A partir de 1468 et pendant plusieurs siècles, le droit se constitue en fonction des affrontements entre captal (qui a besoin de toujours plus de liquidités) et habitants (qui réclament toujours plus d’avantages en nature en contrepartie). Les principes s’affinent : le captal octroie des avantages qui favorisent l’attractivité du territoire, les habitants gèrent les communs dans le but de préserver la ressource.

Les propriétaires n’existent en tant que tels que depuis 1746 : le captal abandonne la propriété du sol de la forêt usagère aux gemmeurs contre paiement d’une soulte, à la condition inamovible de respecter le droit d’usage des habitants, ce dernier confirmé comme droit collectif inaliénable en 1759.

La forêt usagère ne tombe pas dans les biens communaux pendant la Révolution, puisqu’elle n’était déjà plus une propriété féodale mais un bien commun local. Les tribunaux révolutionnaires maintiennent donc le statut en 1794, ce qui n’est pas anodin pour l’époque.

Depuis cette époque, des conflits incessants opposent les usagers et les propriétaires, ces derniers considérant que le droit d’usage est néfaste à l’exercice de la propriété bourgeoise lucrative devenue le modèle dominant partout ailleurs. De nouvelles règles se précisent, notamment sur la répartition des revenus du bois en cas de catastrophe (1917), les durées et lieux d’habitation pour être considéré comme usager (1955), etc.

L’ensemble de ces textes et cette jurisprudence (notamment l'arrêt de la Cour de cassation de 1983 qui affirme la prééminence du statut sur le code forestier) s’appliquent intégralement de nos jours, et continuent à faire le bonheur de générations de juristes girondins. Selon certains, la suppression éventuelle du droit d’usage sur les parcelles signifierait que les titres de propriété deviendraient caducs, puisque l’existence de la propriété elle-même est légalement subordonnée au maintien du droit d’usage...

Attaques contemporaines

L’Etat (ordo)libéral et ses déclinaisons locales ne cessent de fustiger le statut, et ne perdent jamais une occasion de prétendre réintégrer la forêt usagère dans le code forestier (qui exclut explicitement le maintien de l’usage), ce qui leur laisserait les mains libres pour l’exploitation et les investissements sur le modèle du reste des Landes de Gascogne.

|---|

● Travail à réaliser
**1.** Reproduisez fidèlement le passage du texte sur la forêt usagère qui débute aux mots "Attaques contemporaines" et s'achève après les mots "Landes de Gascogne.".
**2.** D'après le texte sur la forêt usagère, en quelle année le captal abandonne-t-il aux gemmeurs la propriété du sol de la forêt usagère ?

|---|

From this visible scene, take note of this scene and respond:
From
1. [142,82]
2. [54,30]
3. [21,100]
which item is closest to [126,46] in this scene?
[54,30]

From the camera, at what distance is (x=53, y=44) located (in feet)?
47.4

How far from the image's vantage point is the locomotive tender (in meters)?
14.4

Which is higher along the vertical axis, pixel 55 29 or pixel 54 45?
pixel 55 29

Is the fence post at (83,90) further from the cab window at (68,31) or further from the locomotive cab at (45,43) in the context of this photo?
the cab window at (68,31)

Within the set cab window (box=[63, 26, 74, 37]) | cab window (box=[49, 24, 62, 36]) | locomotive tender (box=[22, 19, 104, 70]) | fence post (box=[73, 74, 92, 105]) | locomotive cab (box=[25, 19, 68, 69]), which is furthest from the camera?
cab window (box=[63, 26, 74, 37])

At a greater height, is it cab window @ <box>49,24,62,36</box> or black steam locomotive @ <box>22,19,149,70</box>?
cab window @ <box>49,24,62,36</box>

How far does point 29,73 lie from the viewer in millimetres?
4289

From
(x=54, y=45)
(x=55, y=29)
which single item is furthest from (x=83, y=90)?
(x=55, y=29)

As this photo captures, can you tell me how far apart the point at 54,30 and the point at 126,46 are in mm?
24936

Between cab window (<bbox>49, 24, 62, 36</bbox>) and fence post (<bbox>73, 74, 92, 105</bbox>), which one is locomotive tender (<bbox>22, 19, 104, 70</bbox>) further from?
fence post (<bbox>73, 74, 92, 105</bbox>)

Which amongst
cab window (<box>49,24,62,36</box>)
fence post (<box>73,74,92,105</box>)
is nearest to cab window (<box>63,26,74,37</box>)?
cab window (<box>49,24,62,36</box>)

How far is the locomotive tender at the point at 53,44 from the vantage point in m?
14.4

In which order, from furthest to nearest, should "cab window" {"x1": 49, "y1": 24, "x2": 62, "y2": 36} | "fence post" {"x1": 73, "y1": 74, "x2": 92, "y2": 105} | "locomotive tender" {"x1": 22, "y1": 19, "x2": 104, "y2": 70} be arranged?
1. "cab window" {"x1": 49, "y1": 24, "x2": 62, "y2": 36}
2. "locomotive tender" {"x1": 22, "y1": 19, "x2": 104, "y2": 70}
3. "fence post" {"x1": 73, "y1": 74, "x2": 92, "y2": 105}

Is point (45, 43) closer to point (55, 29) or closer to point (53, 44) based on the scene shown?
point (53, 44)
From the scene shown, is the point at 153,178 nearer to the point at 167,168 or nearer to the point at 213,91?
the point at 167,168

|---|

● Réponses dans l'ordre
**1.**
Attaques contemporaines

L’Etat (ordo)libéral et ses déclinaisons locales ne cessent de fustiger le statut, et ne perdent jamais une occasion de prétendre réintégrer la forêt usagère dans le code forestier (qui exclut explicitement le maintien de l’usage), ce qui leur laisserait les mains libres pour l’exploitation et les investissements sur le modèle du reste des Landes de Gascogne.

**2.** En 1746.